Sunak powiedział, że dwie dodatkowe barki pomieszczą około 1000 migrantów, obok jednej, która ma zacumować w Portland w południowej Anglii w ciągu najbliższych dwóch tygodni.
Rząd twierdzi, że posunięcie to ma na celu zaoszczędzenie milionów pieniędzy podatników, które obecnie są wydawane na zakwaterowanie osób ubiegających się o azyl w hotelach w całym kraju.
Sunak powiedział, że w porównaniu z tym samym okresem ubiegłego roku liczba osób, które na małych statkach przeprawiają się małymi statkami z północnej Francji na południowe wybrzeże Anglii, spadła do tej pory o jedną piątą.
Zasugerował, że Wielka Brytania radzi sobie lepiej niż inne kraje w Europie, gdzie, jak powiedział, liczba nielegalnych przejść migracyjnych wzrosła o jedną trzecią w tym samym okresie.

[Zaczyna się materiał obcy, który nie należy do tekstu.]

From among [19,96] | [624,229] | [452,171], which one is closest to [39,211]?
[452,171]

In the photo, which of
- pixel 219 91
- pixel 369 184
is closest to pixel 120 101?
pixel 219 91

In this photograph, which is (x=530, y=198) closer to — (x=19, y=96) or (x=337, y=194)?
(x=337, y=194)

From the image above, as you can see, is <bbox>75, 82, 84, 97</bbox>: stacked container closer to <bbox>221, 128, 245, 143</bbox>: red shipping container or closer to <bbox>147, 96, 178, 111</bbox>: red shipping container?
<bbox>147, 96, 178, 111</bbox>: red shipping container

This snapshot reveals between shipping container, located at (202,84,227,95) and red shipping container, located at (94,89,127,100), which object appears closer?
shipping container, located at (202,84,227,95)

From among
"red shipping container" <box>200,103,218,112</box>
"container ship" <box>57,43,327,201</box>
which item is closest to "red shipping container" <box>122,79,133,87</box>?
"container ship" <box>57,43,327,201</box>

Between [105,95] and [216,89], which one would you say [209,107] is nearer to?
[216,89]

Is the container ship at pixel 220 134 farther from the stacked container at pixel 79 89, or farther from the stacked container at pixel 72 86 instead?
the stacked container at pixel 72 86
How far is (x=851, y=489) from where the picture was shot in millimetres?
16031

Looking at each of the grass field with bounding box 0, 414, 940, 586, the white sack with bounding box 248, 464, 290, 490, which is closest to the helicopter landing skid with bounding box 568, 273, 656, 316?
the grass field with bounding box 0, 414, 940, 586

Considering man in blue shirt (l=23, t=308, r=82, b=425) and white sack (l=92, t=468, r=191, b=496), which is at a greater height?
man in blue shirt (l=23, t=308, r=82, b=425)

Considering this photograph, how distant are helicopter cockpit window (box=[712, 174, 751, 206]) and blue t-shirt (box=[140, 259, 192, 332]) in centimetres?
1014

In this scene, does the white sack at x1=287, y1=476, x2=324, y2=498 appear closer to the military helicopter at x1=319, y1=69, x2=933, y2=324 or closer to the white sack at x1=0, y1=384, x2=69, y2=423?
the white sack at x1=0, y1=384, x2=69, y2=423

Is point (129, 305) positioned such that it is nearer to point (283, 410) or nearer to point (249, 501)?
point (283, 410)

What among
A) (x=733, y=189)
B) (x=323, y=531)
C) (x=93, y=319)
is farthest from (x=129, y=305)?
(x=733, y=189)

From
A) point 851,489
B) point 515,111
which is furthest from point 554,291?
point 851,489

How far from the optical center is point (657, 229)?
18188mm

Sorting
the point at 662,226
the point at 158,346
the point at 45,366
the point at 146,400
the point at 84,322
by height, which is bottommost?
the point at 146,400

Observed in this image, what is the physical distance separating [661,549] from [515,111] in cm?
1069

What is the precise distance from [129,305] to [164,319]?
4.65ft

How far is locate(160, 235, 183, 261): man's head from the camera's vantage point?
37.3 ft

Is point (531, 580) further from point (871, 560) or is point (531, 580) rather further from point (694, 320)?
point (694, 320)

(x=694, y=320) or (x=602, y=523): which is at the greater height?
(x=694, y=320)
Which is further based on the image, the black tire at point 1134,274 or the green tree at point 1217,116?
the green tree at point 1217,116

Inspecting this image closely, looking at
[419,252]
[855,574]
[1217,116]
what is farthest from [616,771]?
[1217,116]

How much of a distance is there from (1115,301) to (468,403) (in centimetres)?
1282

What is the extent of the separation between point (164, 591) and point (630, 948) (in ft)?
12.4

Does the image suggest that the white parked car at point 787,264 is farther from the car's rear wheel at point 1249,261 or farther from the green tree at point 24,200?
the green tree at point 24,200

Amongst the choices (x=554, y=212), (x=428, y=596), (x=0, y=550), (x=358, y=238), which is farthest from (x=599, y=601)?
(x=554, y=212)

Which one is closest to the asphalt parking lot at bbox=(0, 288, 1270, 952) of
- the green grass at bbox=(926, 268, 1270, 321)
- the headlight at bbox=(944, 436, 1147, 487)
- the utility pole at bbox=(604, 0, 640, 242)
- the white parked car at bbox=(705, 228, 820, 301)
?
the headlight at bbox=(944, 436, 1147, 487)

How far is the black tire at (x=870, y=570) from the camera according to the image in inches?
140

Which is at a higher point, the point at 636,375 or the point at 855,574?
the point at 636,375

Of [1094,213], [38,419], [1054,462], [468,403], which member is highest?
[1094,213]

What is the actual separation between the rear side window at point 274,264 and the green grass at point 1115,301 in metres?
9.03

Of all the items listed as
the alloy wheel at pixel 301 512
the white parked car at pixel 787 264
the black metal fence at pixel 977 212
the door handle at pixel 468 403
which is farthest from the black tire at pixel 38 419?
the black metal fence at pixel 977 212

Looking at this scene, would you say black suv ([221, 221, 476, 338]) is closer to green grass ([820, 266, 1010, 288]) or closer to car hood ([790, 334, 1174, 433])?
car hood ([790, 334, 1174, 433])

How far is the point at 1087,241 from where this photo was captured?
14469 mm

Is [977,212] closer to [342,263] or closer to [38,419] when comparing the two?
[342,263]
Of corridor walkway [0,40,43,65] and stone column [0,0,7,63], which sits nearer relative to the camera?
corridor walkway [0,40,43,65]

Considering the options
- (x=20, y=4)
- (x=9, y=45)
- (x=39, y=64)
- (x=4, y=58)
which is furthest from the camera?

Dane Ministerstwa Spraw Wewnętrznych pokazują, że w tym roku wykryto około 7600 osób przekraczających kanał La Manche, w porównaniu z prawie 10 000 w czerwcu ubiegłego roku.
Trudno jednak stwierdzić, czy spadek był związany z polityką rządu Sunaka, czy innymi czynnikami, takimi jak warunki pogodowe. W miesiącach letnich zazwyczaj podróżuje znacznie większa liczba osób.
Sunak powiedział również, że liczba albańskich migrantów przybywających małymi łodziami spadła o prawie 90%, a umowa z Albanią zawróciła 1800 osób ubiegających się o azyl.
Wielu ubiegających się o azyl przybywających co roku do Wielkiej Brytanii pochodzi ze stref konfliktów, w tym z Afganistanu i Syrii, choć duża liczba pochodzi z Albanii, którą rząd Sunaka określa jako „bezpieczny” kraj.
Lider Partii Pracy, Sir Keir Starmer, oskarżył rząd o promowanie „polityki, która nie działa”, która „kosztuje fortunę dla podatnika”.
Sunak uczynił „Stop the Boats” jedną ze swoich sztandarowych strategii, odkąd objął urząd w październiku. Jego rząd forsuje kontrowersyjną ustawę migracyjną, która ma na celu radykalne ograniczenie możliwości ubiegania się przez migrantów o azyl w Wielkiej Brytanii.
Krytycy, w tym agencja ONZ ds. uchodźców, potępili to jako nieetyczne i niewykonalne, a niektórzy twierdzą, że łamie prawo międzynarodowe.